Scrapes the news from various websites.
Learns from the collected articles and predicts the validity of input.
The scraper/scraper.py file is the first file that runs. It's objective is to collect database for the model to learn. It has a dictionary that contains different scraping info from different sites to basically extract Title, Text and Date of the news. User can select what kind of news and from which website to choose and the category of the news as well (wrold-news, india-news etc). Once the selections are made, based on the number of articles to fetch from, it'll generate/append this data to an excel file.
The updater.py is supposed to be an automated version of the scraper.py file but is not implimented as of now.
Moving on to predictor/model.py file. It has an SDGClassifier which takes the title and text from data base and then combines them and processes them using nltk library and then finally tranforms the text data into numeric data using TfidfVectorizer from scikit-learn library. The model is trianed and and then both vectorizer and model are dumped into pickle files.

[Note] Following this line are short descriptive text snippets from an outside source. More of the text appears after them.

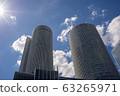 名古屋站的高層建築（JR中央塔） 63265971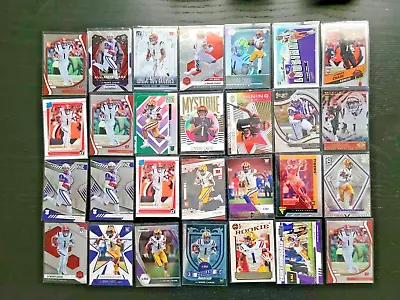 2021 JA'MARR CHASE Mosaic Select Prizm Draft Absolute RC LOT Bengals LSU • $29.99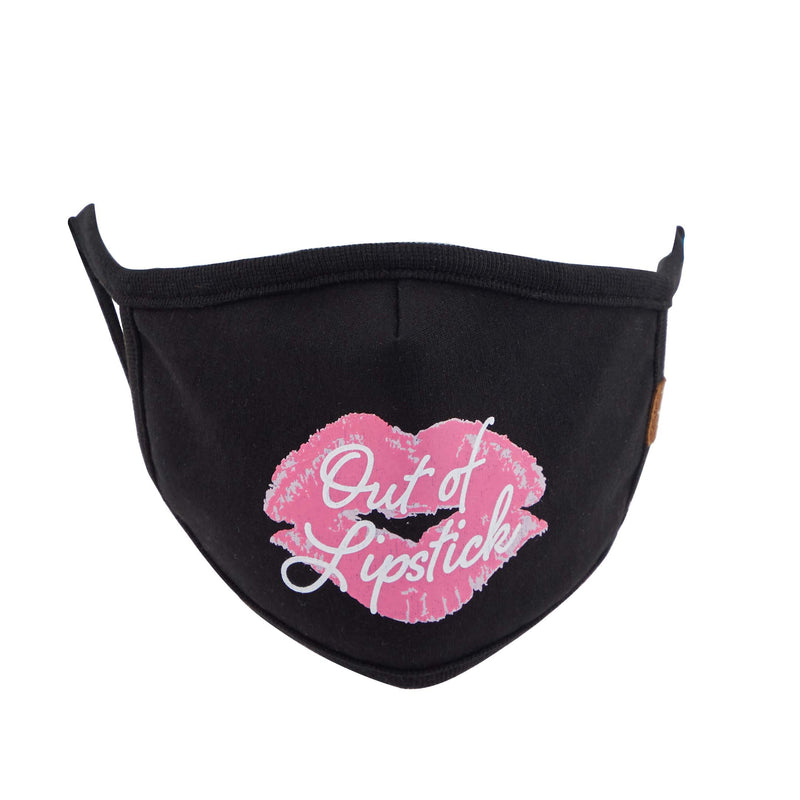 Cotton Blend Fashion Face Mask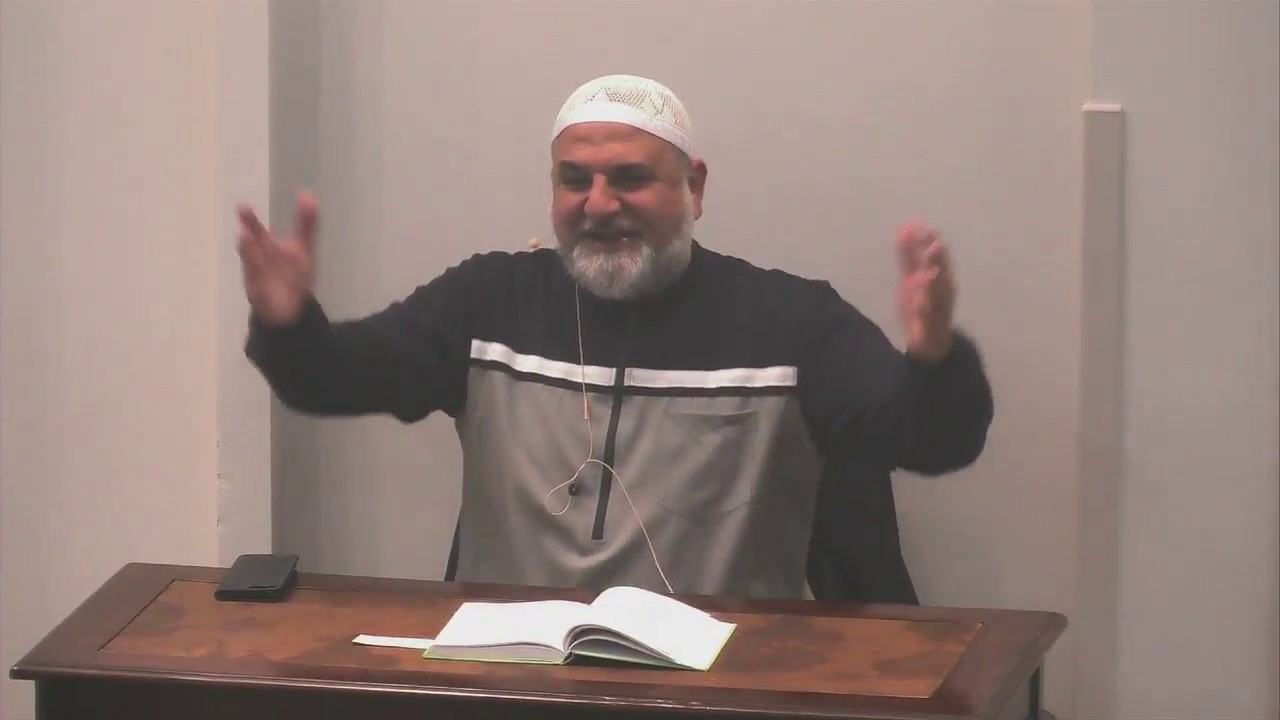 Rewards when sick | Sickness series #5 | Ustadh Baajour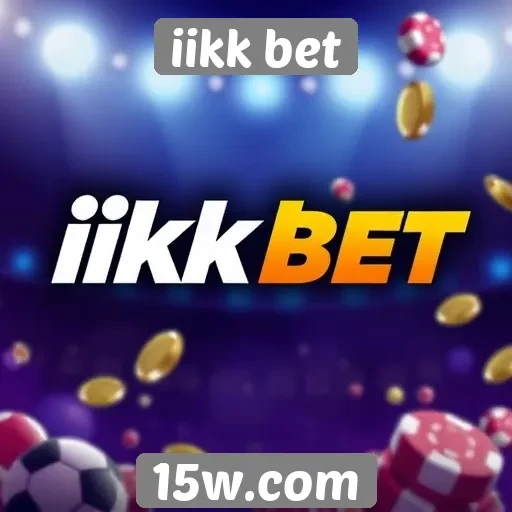 Exploração dos jogos disponíveis no iikk bet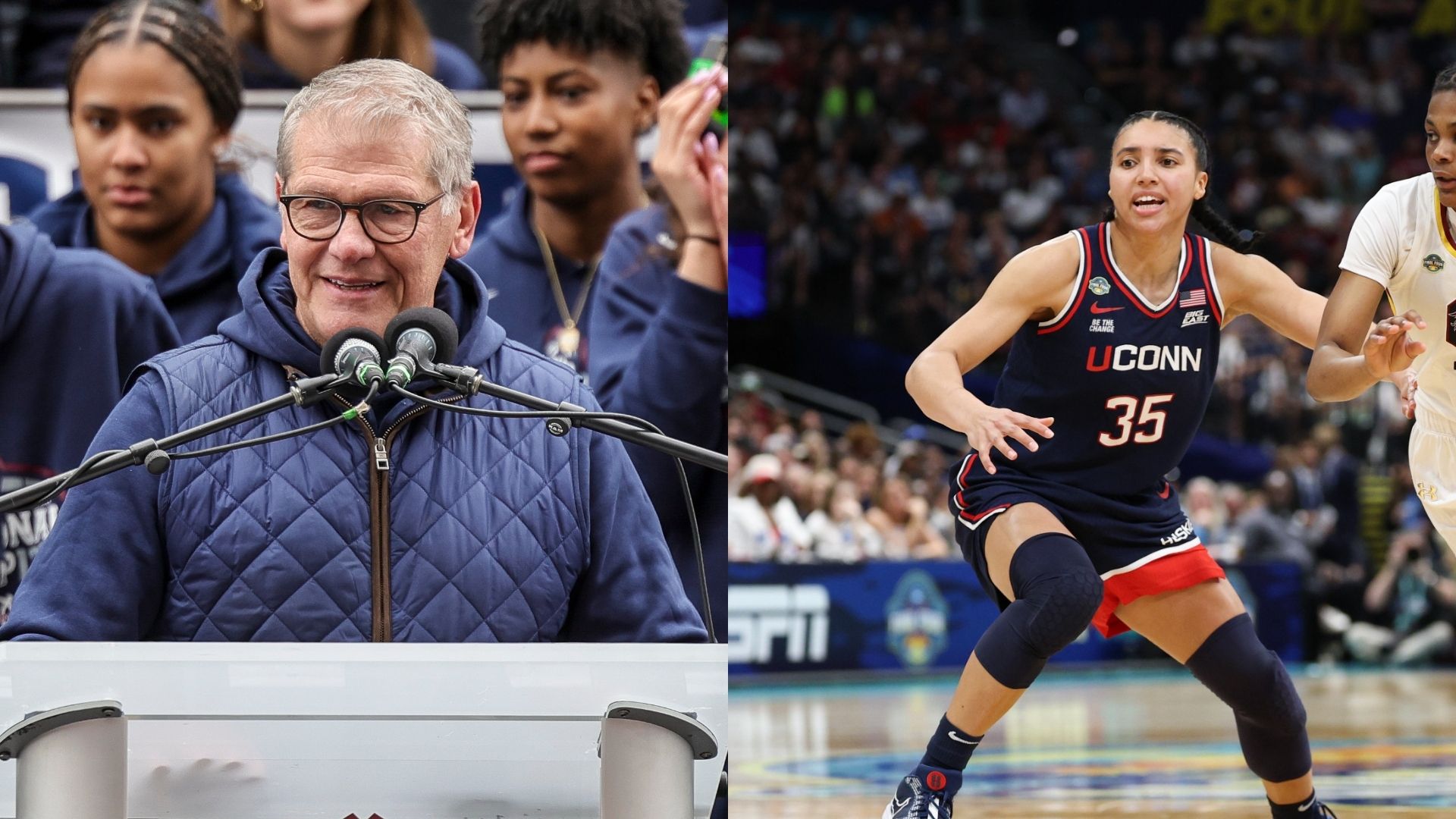 Full 2025-26 UConn Women’s Basketball Schedule: Key Non-Conference Games and Matchups
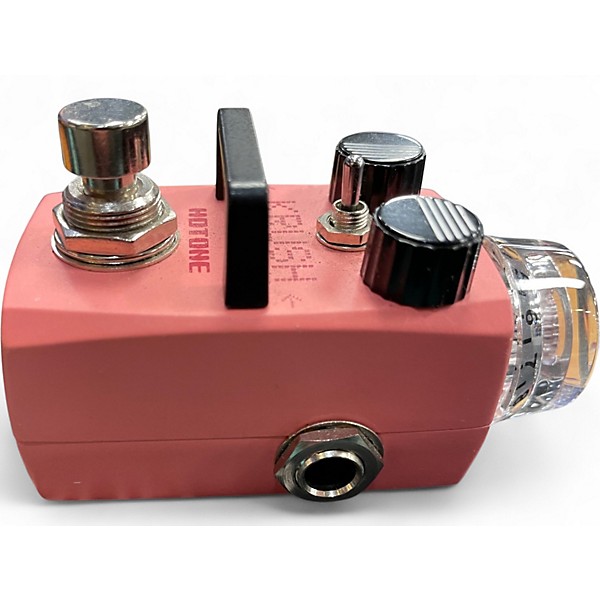 Used Hotone Effects KRUSH BITCRUSHER Effect Pedal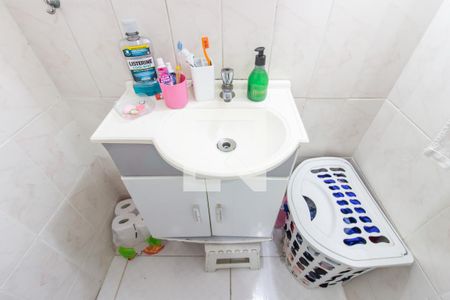 Casa de condomínio à venda com 140m², 3 quartos e 2 vagas Casa de condomínio à venda com 140m², 3 quartos e 2 vagasBanheiro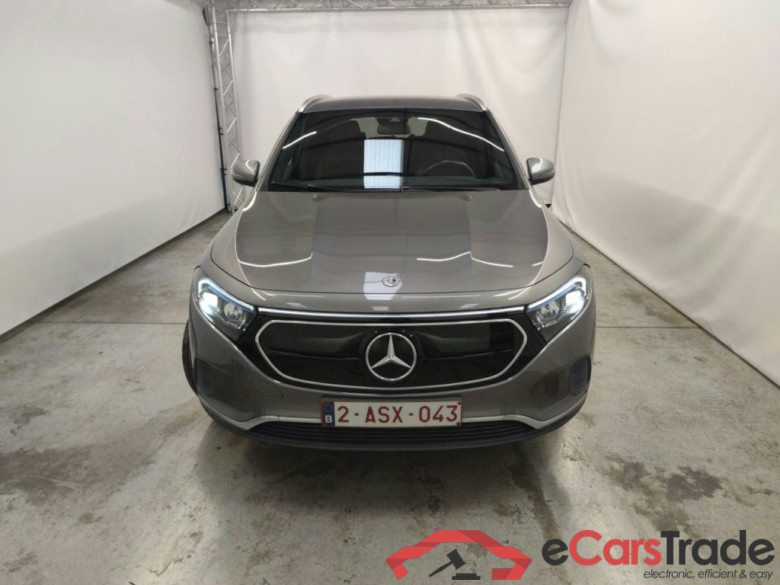Mercedes-Benz EQA EQA 250 5d #5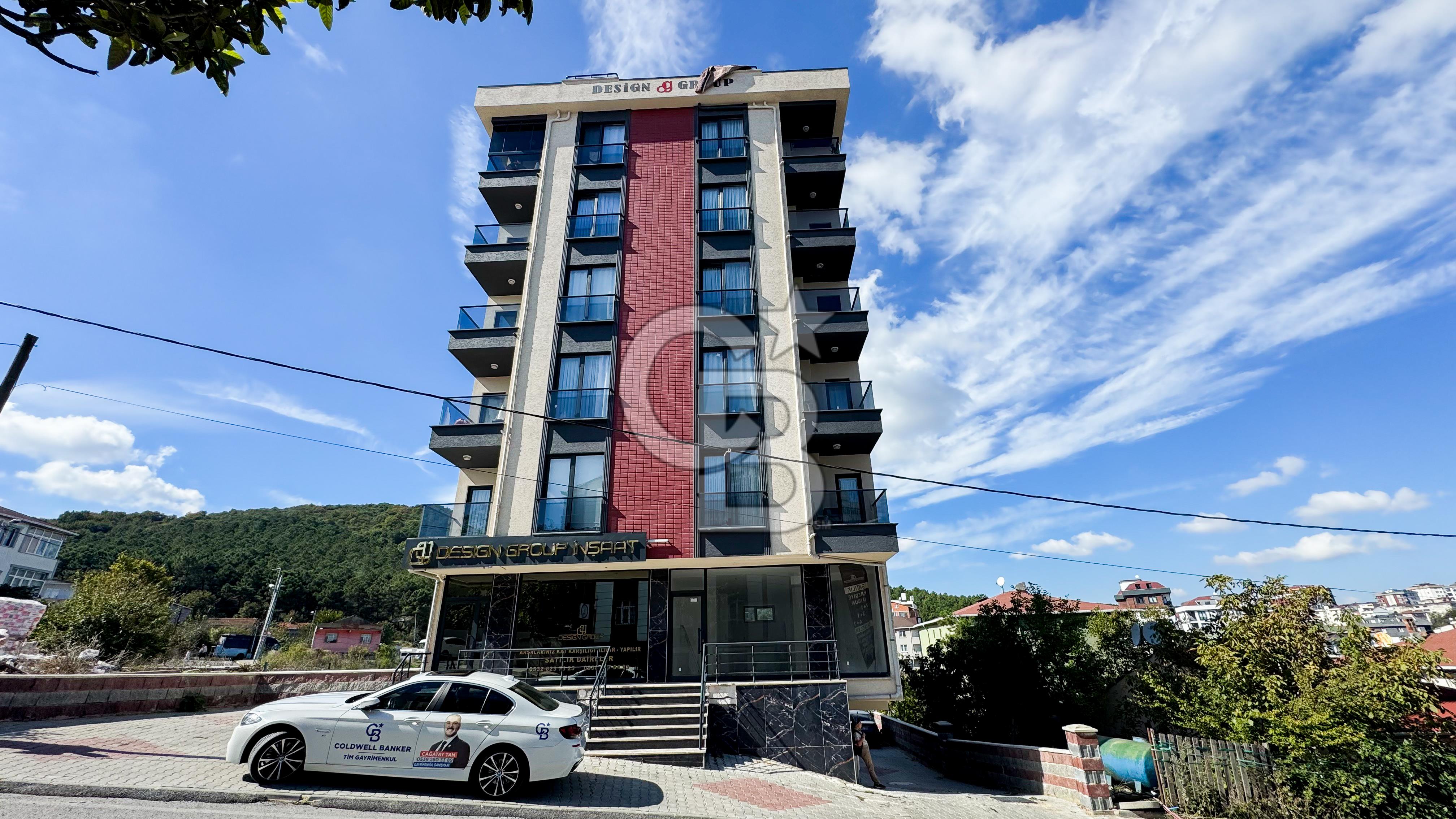 ŞALGAMLI CADDESİ ÜZERİ 100 M2 KDV AVANTAJLI KİRALIK DÜKKAN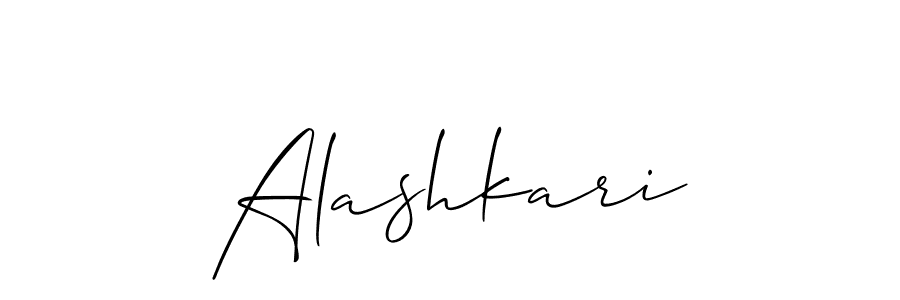 Also You can easily find your signature by using the search form. We will create Alashkari name handwritten signature images for you free of cost using Allison_Script sign style. Alashkari signature style 2 images and pictures png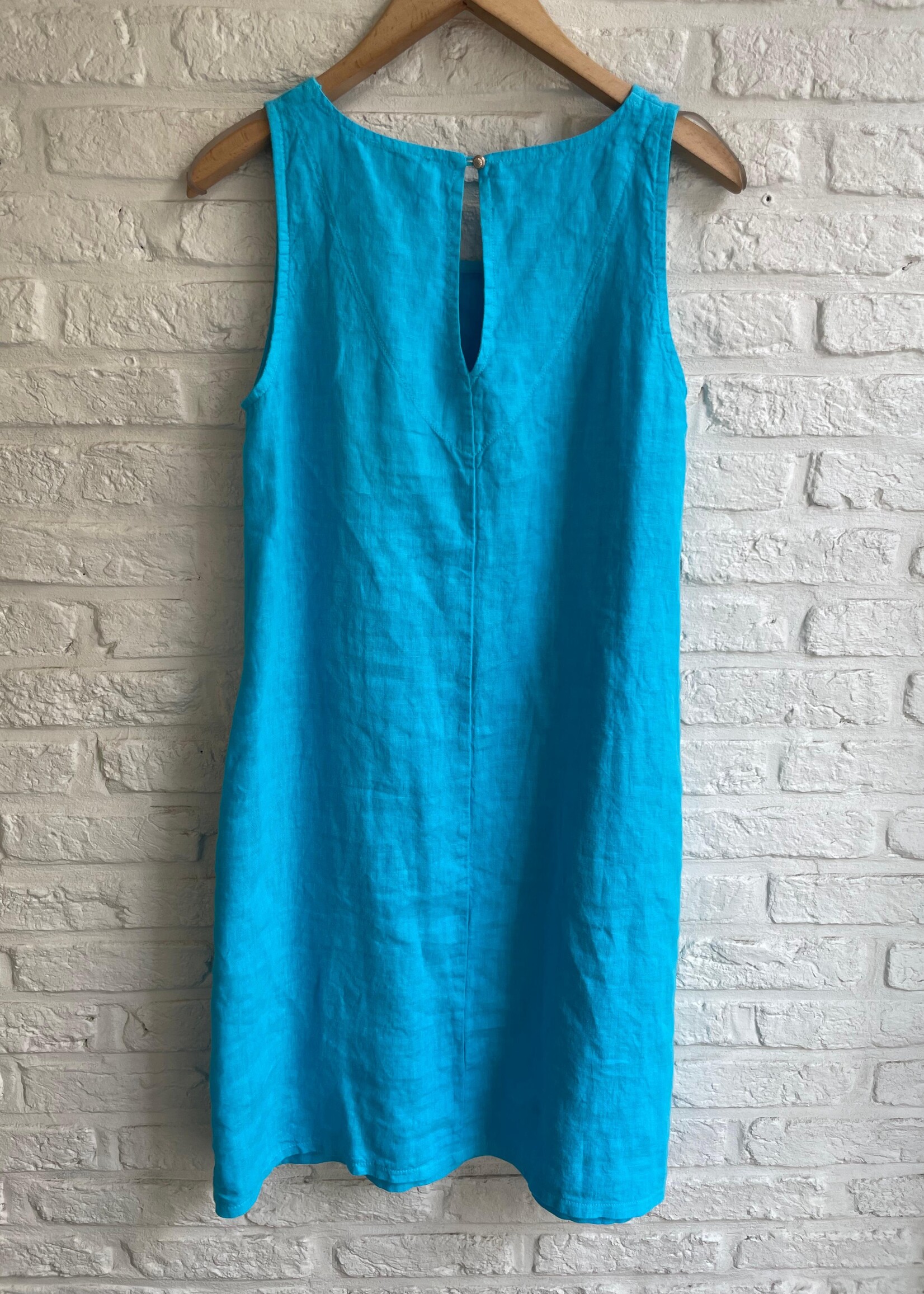 DS athens Dress linen 11 250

The predictor.py takes the input string from user, processes them using the saved vectorizer (so that there is no issue of different arguments passed to the TfidfVectorizer) and then loads the saved model and predicts an outcome and prints it. (side note: Other vectorizers can be used for transformation which won't have the arguments issue, but they could be less efficient/accurate then TfidfVectorizer.)
The api.py uses FastAPI to take inputs from user and give outputs.